Could you write out the listing below exactly as it stands, leaving out the pictures?
*** Available data
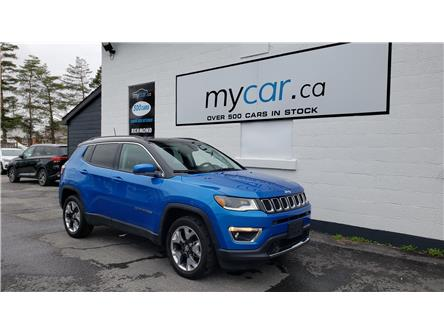 2018 Jeep Compass Limited (Stk: 200389) in Richmond - Image 1 of 26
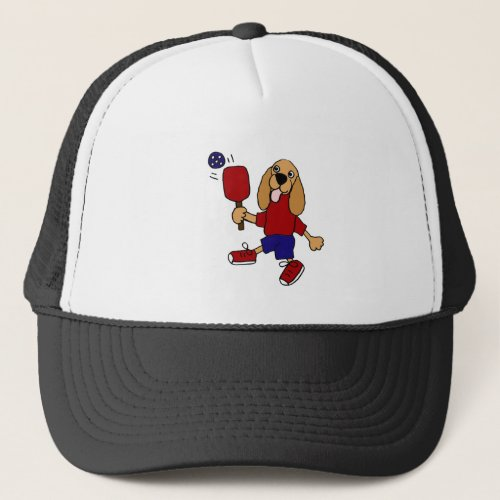DJ- Cocker Spaniel Playing Pickleball Cartoon Trucker Hat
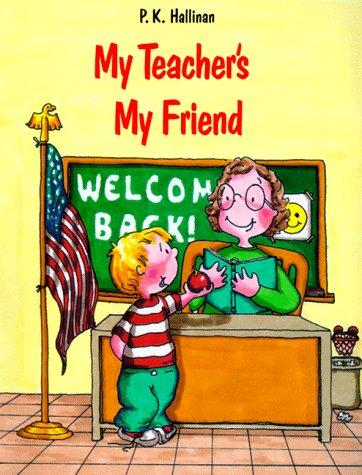 9780824985424: My Teacher's My Friend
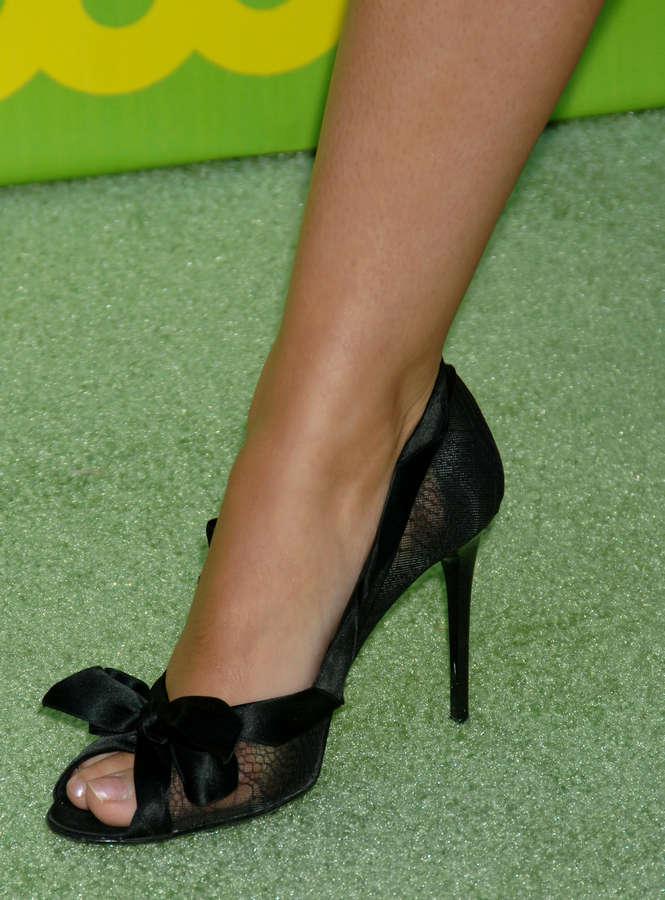 Beverley Mitchell Feet
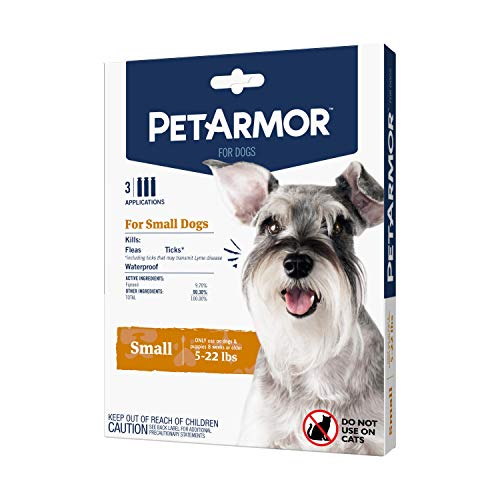 PetArmor for Dogs Flea and Tick Treatment for Small Dogs 522 Pounds Includes 3 Month Supply of Topical Flea Treatments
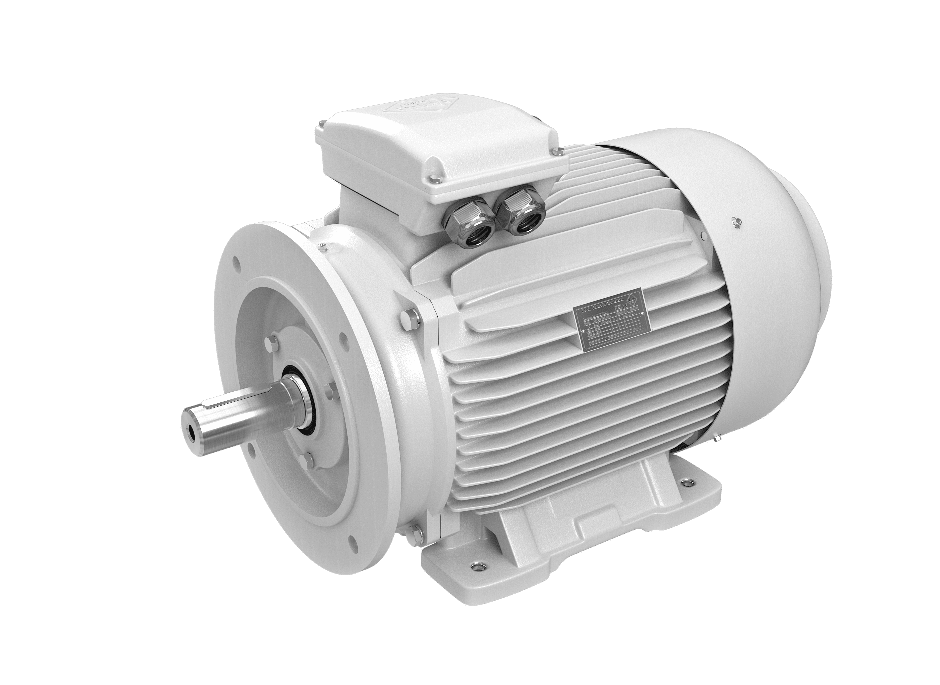 elektromotor 90kw 1LC280M-2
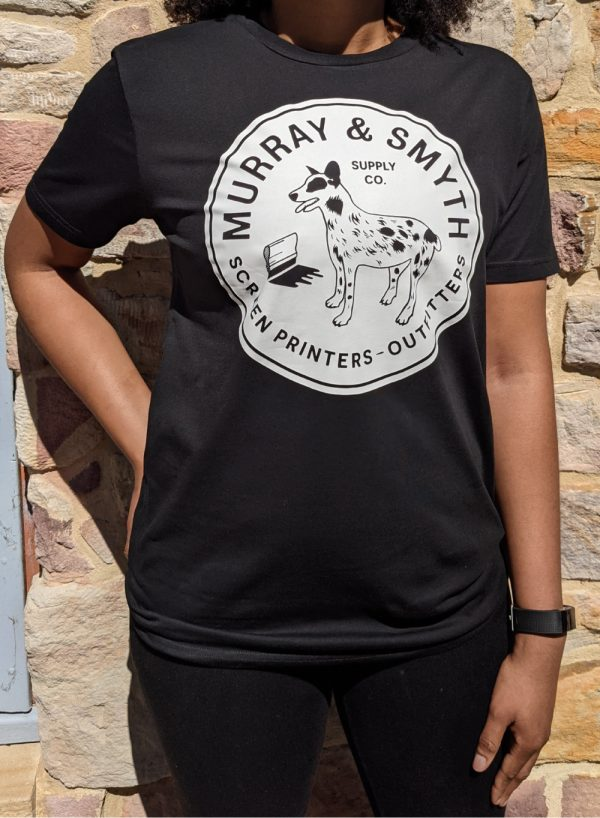 Murray and Smyth dogo logo on black t-shirt worn by woman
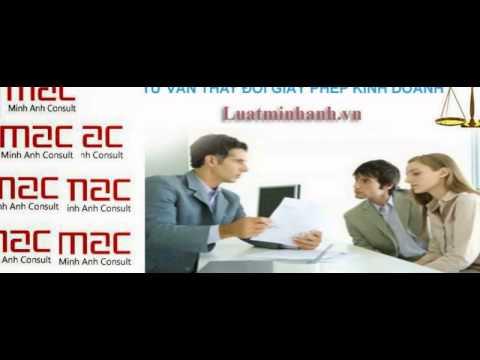 Thay đổi giấy phép kinh doanh tại Hà Nội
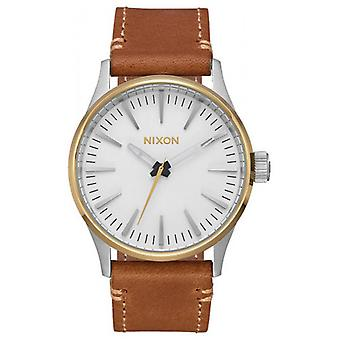 Nixon The Sentry 38 Leather Watch - Gold/White/Brown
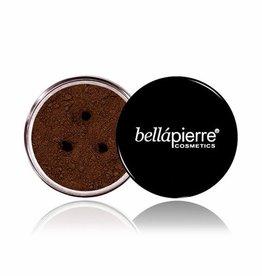 Bellàpiere Bellápierre - browpowder - Marrone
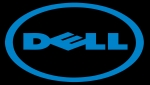 Pin Laptop Dell   Battery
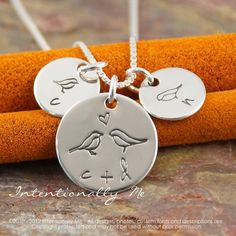 Hand Stamped Mommy Necklace -  Personalized Sterling Silver Jewelry - All Together (Necklace with kids initials). $44.00, via Etsy.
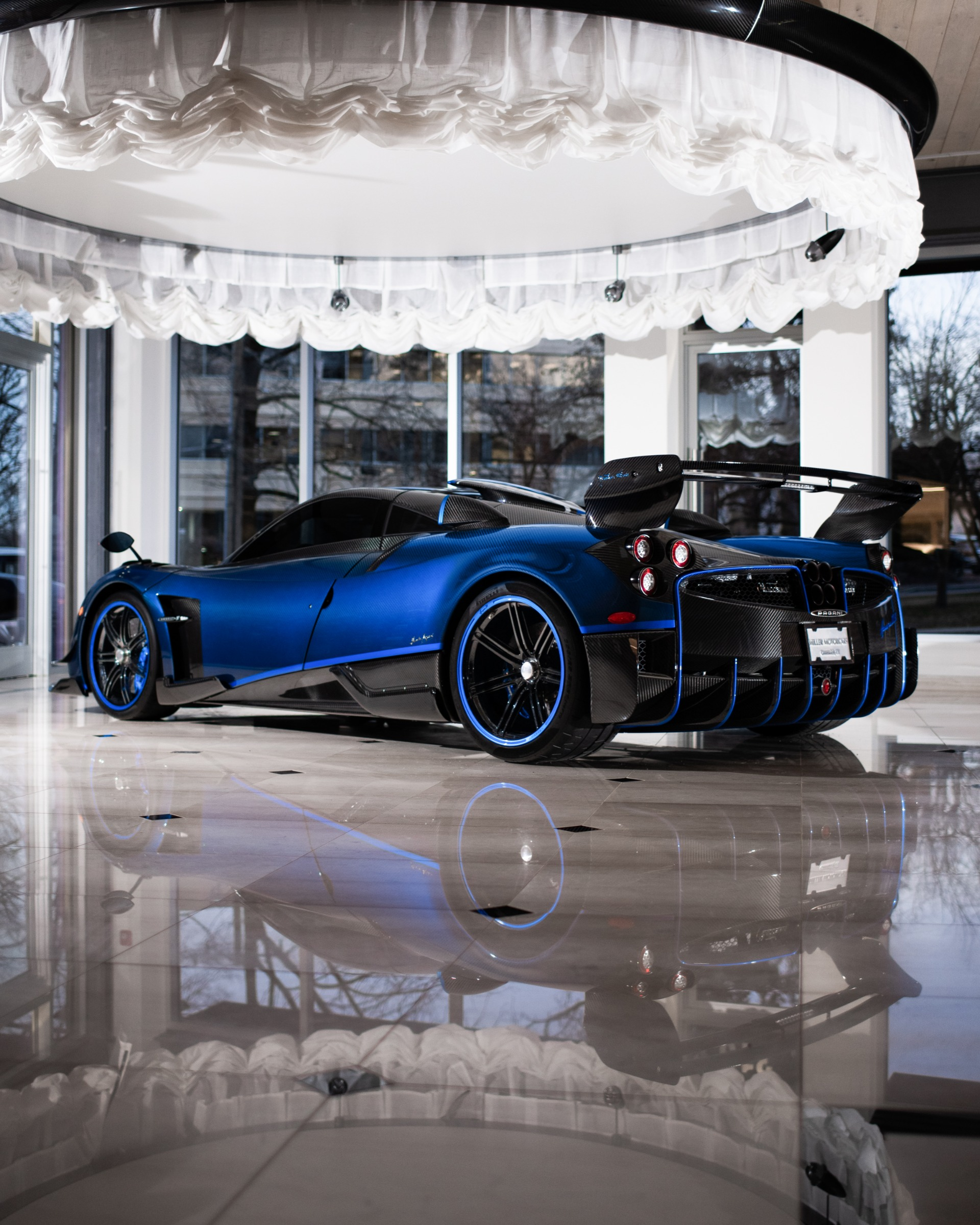 Used 2017 Pagani Huayra BC Macchina Volante For Sale In Westport, CT 3051_p3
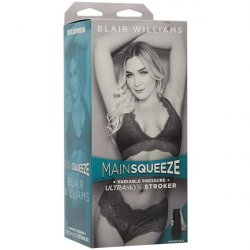 Main Squeeze Blair Williams UltraSkyn Stroker Product Image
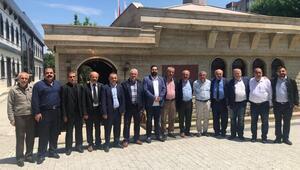 Pir Eren Yıldırım, ADFEnin inanç Kurulu Başkanı seçildi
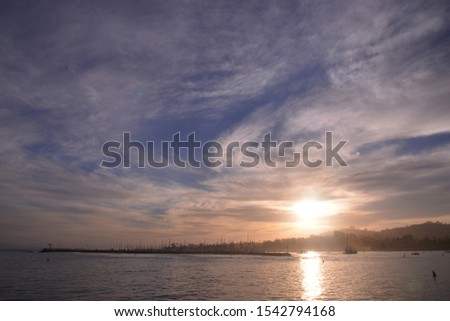 Besutiful Scenic view of Stearns Wharf, California, America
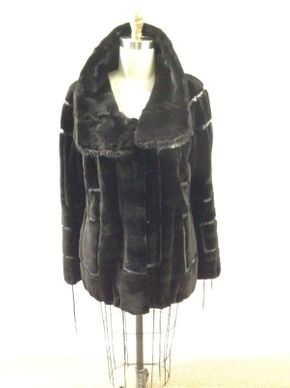 Lot 004 Black Sheared Mink Size 12 Length 28in Sleeve 30in Sweep 62in Style 3397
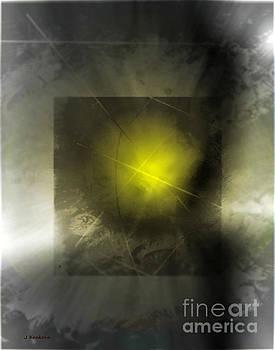 Abstract 533-2016 by John Krakora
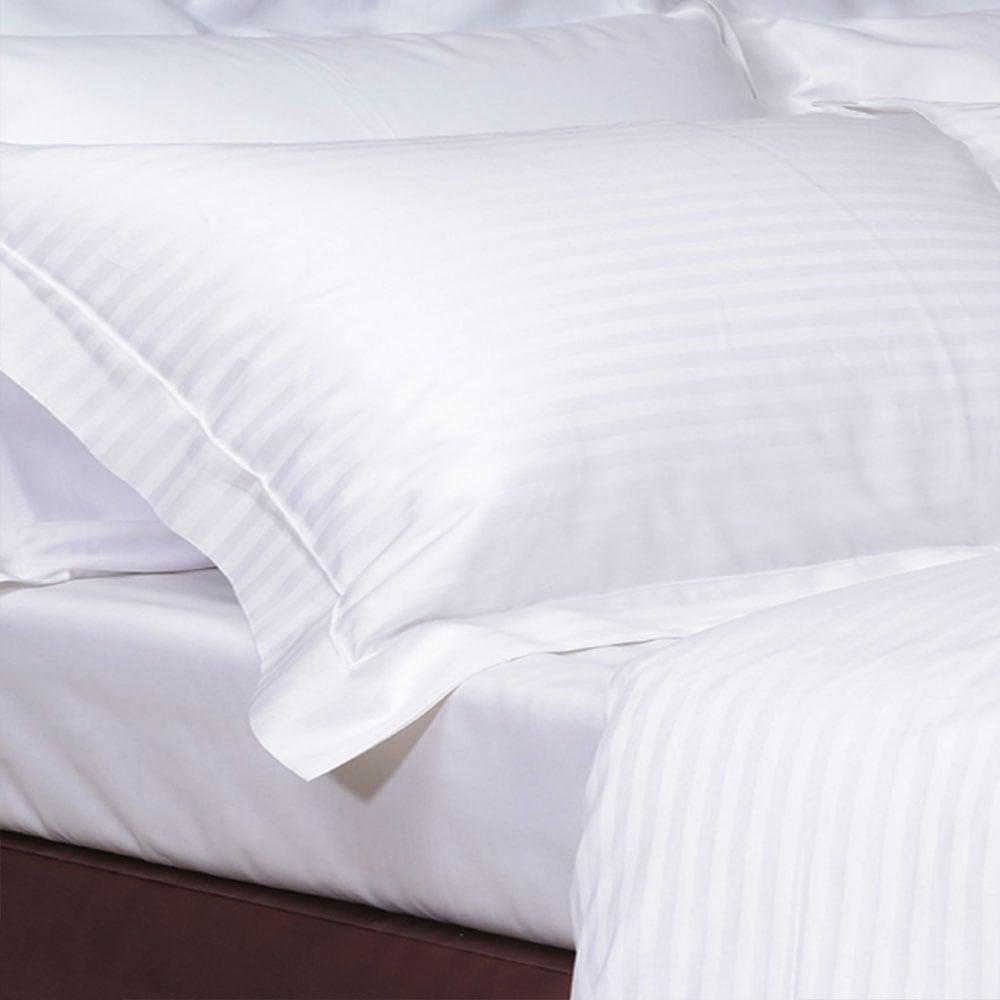 Σεντόνι Κλειώ-1 White Vesta Home Υπέρδιπλo 280x280cm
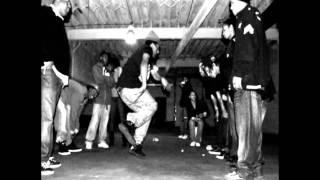 DJ Earl - Had My Way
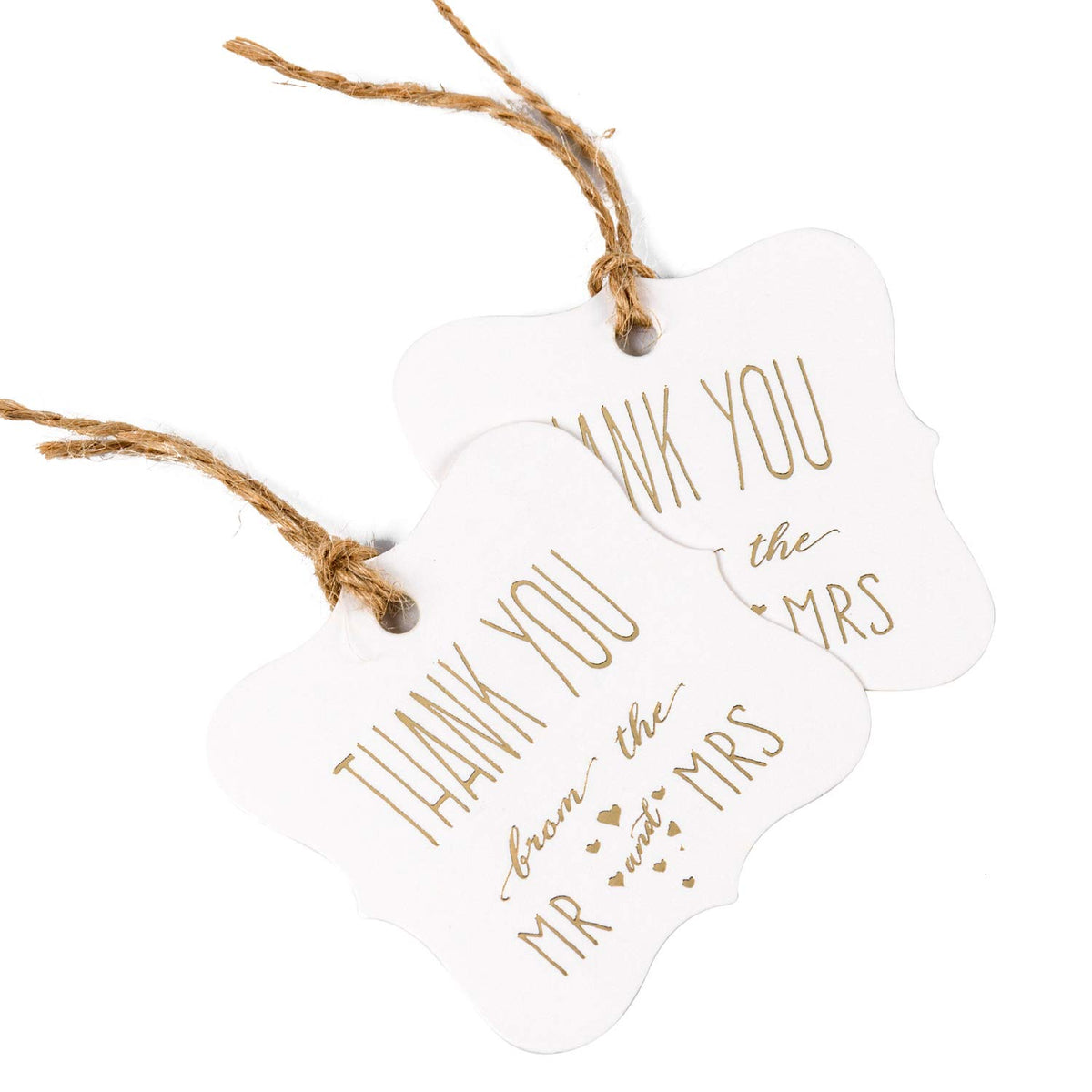 wrapaholic-wedding-favor-gift-tags-3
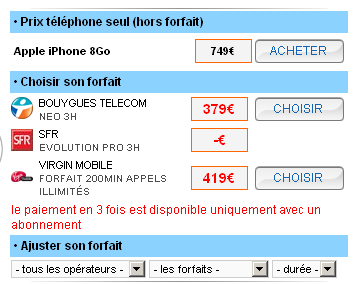 Apple iPhone 8Go_1193395933796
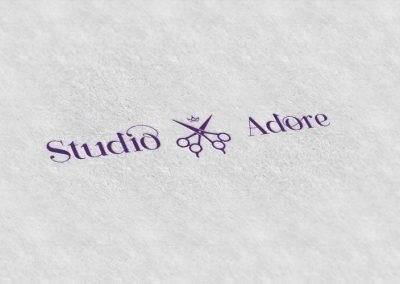 studio-adore-logo-dizajn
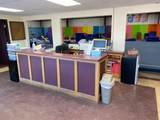 679 State Road 130 - Photo 8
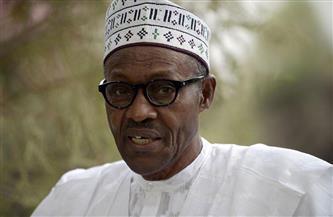 تعيين قائد جديد للجيش في نيجيريا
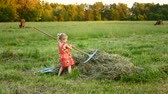 ancinho : happy little girl with rake at the countryside on a summer day.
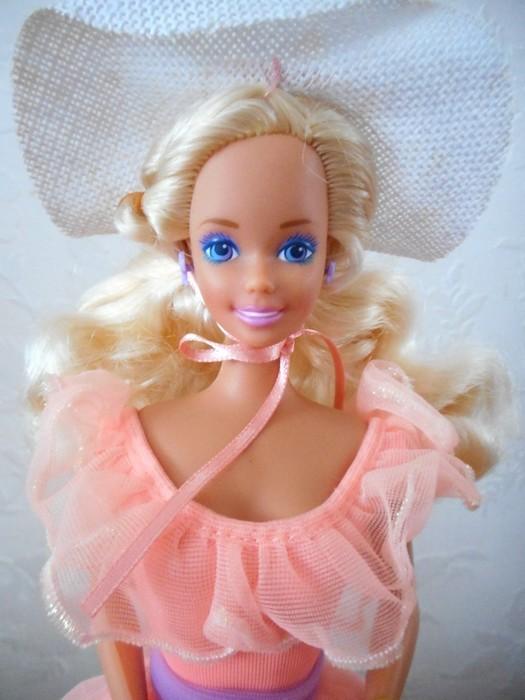 Ma collection de poupées Barbies - Page 15 Dscn1710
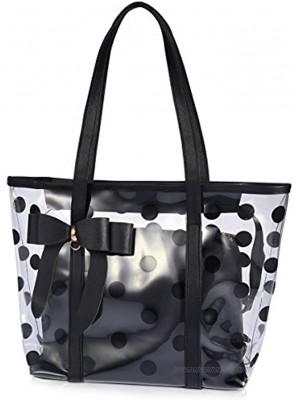 ABLE Women's Clear Tote Bags Multi-Use Shoulder bag Handbag Beach bag Shopping Bag work bag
******
◆ Task solution
 2018 Jeep Compass Limited (Stk: 200389) in Richmond - Image 1 of 26
DJ- Cocker Spaniel Playing Pickleball Cartoon Trucker Hat
 9780824985424: My Teacher's My Friend
 Beverley Mitchell Feet
 PetArmor for Dogs Flea and Tick Treatment for Small Dogs 522 Pounds Includes 3 Month Supply of Topical Flea Treatments
 elektromotor 90kw 1LC280M-2
 Murray and Smyth dogo logo on black t-shirt worn by woman
 Thay đổi giấy phép kinh doanh tại Hà Nội
 Nixon The Sentry 38 Leather Watch - Gold/White/Brown
 Bellàpiere Bellápierre - browpowder - Marrone
 Pin Laptop Dell   Battery
 Hand Stamped Mommy Necklace -  Personalized Sterling Silver Jewelry - All Together (Necklace with kids initials). $44.00, via Etsy.
 Used 2017 Pagani Huayra BC Macchina Volante For Sale In Westport, CT 3051_p3
 Main Squeeze Blair Williams UltraSkyn Stroker Product Image
 Pir Eren Yıldırım, ADFEnin inanç Kurulu Başkanı seçildi
 Besutiful Scenic view of Stearns Wharf, California, America
 Lot 004 Black Sheared Mink Size 12 Length 28in Sleeve 30in Sweep 62in Style 3397
 Abstract 533-2016 by John Krakora
 Σεντόνι Κλειώ-1 White Vesta Home Υπέρδιπλo 280x280cm
 DJ Earl - Had My Way
 wrapaholic-wedding-favor-gift-tags-3
 Apple iPhone 8Go_1193395933796
 studio-adore-logo-dizajn
 679 State Road 130 - Photo 8
 تعيين قائد جديد للجيش في نيجيريا
 ancinho : happy little girl with rake at the countryside on a summer day.
 Ma collection de poupées Barbies - Page 15 Dscn1710
 ABLE Women's Clear Tote Bags Multi-Use Shoulder bag Handbag Beach bag Shopping Bag work bag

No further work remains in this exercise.